BHV, 2025
film 10’00’’, (archival footage and AI)
film 10’00’’, (archival footage and AI)
“Fiction is not a means of expression. Images should be grounded in existing material.”
-Vows of Presence, 2025
-Vows of Presence, 2025
“BHV” is a 10 minute video work based on the reconstruction of everyday spaces from the late 1990s and early 2000s. At its center is the memory of Beverly Hills Video, a rental store that returns as a point of reference for both personal memory and a broader cultural ritual.
The film follows the principles of the manifesto Vows of Presence, inspired by Dogma 95, moving away from conventional narrative in favor of immediacy and the physical presence of the camera. Artificial intelligence tools are used not as a visual effect, but as a medium for emotional reconstruction and the materialization of memory.

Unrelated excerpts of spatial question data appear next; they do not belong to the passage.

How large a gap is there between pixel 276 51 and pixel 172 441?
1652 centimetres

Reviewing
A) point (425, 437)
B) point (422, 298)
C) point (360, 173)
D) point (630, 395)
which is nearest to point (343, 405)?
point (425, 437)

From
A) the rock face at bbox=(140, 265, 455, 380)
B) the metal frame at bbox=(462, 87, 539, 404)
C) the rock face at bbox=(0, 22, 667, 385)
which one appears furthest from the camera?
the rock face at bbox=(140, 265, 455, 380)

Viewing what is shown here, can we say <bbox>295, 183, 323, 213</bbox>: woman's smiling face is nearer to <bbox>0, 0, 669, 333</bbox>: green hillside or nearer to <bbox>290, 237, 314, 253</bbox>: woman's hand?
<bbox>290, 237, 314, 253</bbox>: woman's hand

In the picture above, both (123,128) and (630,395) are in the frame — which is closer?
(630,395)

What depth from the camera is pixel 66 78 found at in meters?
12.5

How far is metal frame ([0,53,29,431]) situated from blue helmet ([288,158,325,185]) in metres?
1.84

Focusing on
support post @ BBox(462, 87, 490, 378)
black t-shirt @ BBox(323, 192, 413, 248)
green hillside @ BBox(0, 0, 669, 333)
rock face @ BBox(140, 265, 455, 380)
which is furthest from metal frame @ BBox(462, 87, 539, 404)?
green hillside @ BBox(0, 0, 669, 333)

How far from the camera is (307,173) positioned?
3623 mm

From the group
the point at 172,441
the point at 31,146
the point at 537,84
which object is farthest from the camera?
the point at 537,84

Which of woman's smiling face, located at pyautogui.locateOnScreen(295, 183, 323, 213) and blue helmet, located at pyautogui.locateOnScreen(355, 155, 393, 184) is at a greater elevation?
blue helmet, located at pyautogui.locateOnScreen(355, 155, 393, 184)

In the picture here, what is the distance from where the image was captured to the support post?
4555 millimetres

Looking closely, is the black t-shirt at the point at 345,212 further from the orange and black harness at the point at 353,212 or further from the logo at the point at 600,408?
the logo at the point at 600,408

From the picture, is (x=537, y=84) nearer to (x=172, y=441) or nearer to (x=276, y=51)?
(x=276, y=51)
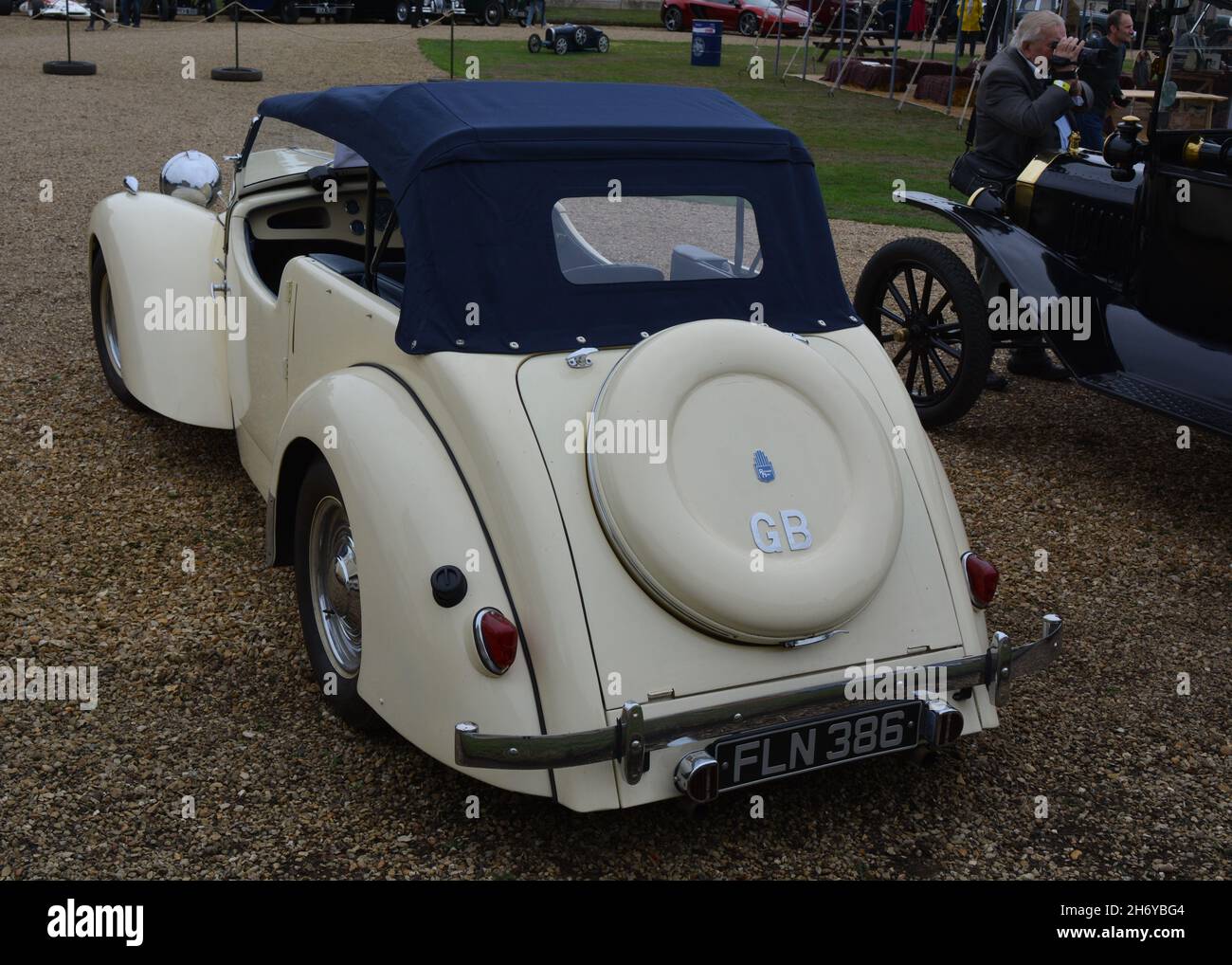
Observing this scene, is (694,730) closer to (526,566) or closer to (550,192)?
(526,566)

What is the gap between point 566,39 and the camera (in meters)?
23.8

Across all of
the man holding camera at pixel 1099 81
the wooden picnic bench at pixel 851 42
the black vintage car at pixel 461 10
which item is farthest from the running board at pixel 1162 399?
the black vintage car at pixel 461 10

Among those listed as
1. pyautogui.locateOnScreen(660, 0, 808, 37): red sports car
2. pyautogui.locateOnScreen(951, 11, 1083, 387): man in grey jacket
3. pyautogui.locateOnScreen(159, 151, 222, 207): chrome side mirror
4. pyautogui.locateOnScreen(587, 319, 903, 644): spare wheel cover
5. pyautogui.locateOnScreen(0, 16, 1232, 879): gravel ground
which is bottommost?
pyautogui.locateOnScreen(0, 16, 1232, 879): gravel ground

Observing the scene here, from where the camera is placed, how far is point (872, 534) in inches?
118

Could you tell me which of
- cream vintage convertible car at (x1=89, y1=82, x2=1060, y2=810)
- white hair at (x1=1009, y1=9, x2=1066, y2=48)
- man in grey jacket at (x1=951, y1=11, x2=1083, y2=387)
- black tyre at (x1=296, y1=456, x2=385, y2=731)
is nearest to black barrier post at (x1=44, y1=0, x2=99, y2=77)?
man in grey jacket at (x1=951, y1=11, x2=1083, y2=387)

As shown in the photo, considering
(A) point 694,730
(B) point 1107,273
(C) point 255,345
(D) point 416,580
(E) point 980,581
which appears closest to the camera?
(A) point 694,730

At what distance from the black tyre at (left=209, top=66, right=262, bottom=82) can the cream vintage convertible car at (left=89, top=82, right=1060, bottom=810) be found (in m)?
15.3

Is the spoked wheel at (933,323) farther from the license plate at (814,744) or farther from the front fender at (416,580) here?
the front fender at (416,580)

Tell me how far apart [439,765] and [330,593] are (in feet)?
1.89

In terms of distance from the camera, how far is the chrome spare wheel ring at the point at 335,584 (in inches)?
130

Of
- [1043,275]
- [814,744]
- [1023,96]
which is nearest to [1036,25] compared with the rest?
[1023,96]

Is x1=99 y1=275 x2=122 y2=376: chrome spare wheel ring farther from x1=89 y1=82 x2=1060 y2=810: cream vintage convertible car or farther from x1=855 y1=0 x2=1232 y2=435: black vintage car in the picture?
x1=855 y1=0 x2=1232 y2=435: black vintage car

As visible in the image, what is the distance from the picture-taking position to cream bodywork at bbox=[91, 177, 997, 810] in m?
2.78

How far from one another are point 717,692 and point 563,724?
369 millimetres
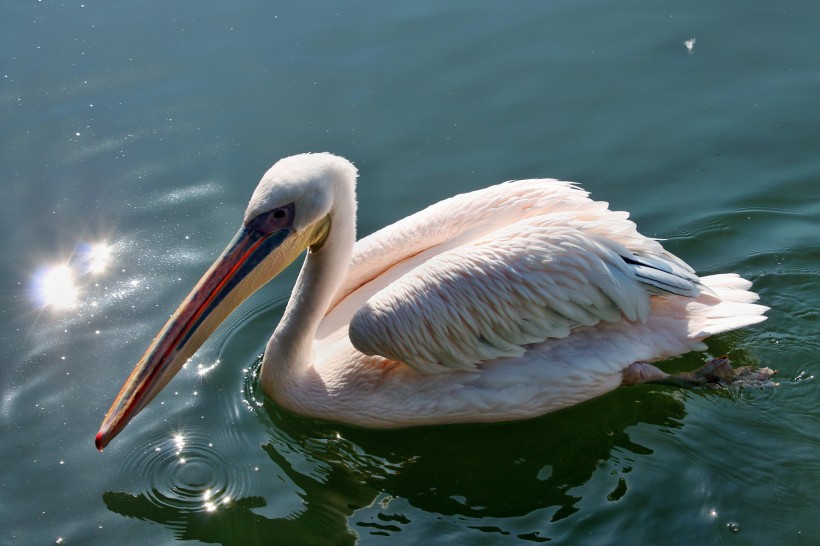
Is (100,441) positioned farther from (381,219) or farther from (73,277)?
(381,219)

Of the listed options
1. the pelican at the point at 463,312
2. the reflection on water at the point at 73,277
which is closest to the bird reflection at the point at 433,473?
the pelican at the point at 463,312

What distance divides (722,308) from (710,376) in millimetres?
321

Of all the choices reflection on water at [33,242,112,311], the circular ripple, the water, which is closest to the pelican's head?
the circular ripple

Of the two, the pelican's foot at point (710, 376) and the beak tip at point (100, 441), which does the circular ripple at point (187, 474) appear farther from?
the pelican's foot at point (710, 376)

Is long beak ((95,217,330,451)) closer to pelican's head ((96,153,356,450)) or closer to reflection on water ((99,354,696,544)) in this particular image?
pelican's head ((96,153,356,450))

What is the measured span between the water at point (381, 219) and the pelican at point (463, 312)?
0.77ft

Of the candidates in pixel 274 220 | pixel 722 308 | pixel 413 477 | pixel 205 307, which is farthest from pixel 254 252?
pixel 722 308

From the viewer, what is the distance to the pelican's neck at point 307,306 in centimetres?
450

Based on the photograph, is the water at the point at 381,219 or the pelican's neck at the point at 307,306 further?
the pelican's neck at the point at 307,306

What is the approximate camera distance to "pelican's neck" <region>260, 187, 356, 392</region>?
4.50m

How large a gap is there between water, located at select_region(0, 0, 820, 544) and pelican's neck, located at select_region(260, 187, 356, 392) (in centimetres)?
27

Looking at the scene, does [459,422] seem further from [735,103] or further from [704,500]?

The work unfolds as an attempt to capture the moment between experience and its recording. I am interested in a condition in which memory is not a stable archive, but a process of continuous transformation and reconstruction. The images do not recreate the past in a linear way, but build it through fragments, repetitions, and shifts.
A key element is the relationship between the image and the body. The camera does not function as an observational tool, but as a device of presence, moving close to the surface of things, at the level of gesture and detail. In this way, the film restores the physical dimension of experience that was once central to video rental culture.
The video also operates as a reflection on changing modes of image consumption. The transition from physical media to digital distribution has led to the disappearance of rituals associated with watching. “BHV” does not attempt to reconstruct them directly, but to reactivate them through the structure of the film.
The project is part of a broader interest in the relationship between technology and memory. The use of artificial intelligence makes it possible to generate images that do not exist as documents, but as simulations of experience. In this sense, the film exists on the threshold between reconstruction and fiction, leaving the viewer uncertain about the status of the image.